> _Page extract_
For decades, motorists traveling across Alligator Alley from Miami to Naples were often very far away from first responders if they got into trouble. All of that changed Nov. 6 when a long-awaited public safety center opened at mile marker 63.
The county has been working to get an emergency services center on Alligator Alley for more than 25 years. Then-Ochopee Fire Chief Vince Doerr initially made the request to the state in 1988, before Alligator Alley became a four-lane road.
The Ochopee Fire Department, which staffs the new station, has been the department responsible for responding to incidents on the Alley. There are about 250 calls a year on the Alley requiring emergency response, mostly involving vehicle accidents, vehicle fires and medical calls. Research has shown that 73 percent of most of the incidents on that stretch of Alligator Alley happen within 10 miles on either side of the station.

> _Tasks to perform_
1) According to the Alligator Alley article, in what year did the Ochopee fire chief first ask the state for an emergency services center on the road?
2) List each kind of incident that the Alligator Alley article names as making up most of the emergency calls on the Alley.
3) Write the next part of the Alligator Alley article, picking up after its final sentence.

> _Recorded information_
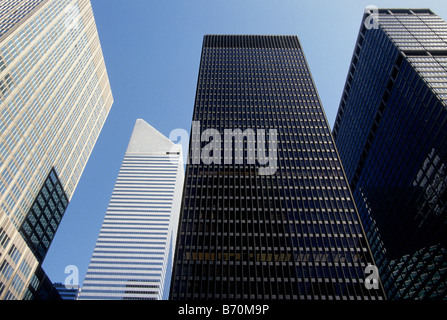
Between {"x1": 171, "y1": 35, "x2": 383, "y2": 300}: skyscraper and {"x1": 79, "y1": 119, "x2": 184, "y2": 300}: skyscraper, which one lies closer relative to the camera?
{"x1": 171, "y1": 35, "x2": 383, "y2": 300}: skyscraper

==

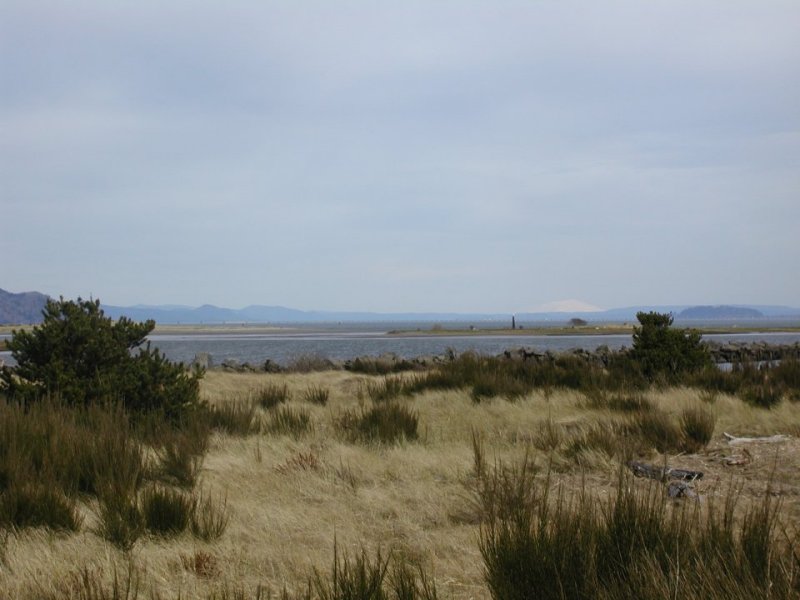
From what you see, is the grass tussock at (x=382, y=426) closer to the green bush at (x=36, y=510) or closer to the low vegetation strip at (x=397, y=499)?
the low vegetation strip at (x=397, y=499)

==

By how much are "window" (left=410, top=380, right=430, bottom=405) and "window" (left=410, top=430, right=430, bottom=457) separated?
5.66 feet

> _Answers given_
1) 1988

2) Vehicle accidents, vehicle fires, and medical calls.

3)
The project is a good example of the state and the county working together. In 2011, the Florida Legislature approved dedicating excess toll revenue from Alligator Alley to develop and operate the station. That was signed into law by Gov. Rick Scott. The Florida Department of Transportation (FDOT) supplied the funds for the $8.8 million project as the county did not have the tax base around the station to fund it, and FDOT and the Board of Collier County Commissioners approved an agreement this spring that provides state funding for county staff and equipment at the station for the next four years, clearing the way for Collier County to hire 12 firefighters and paramedics to staff the station on three shifts, 24 hours a day, seven days a week.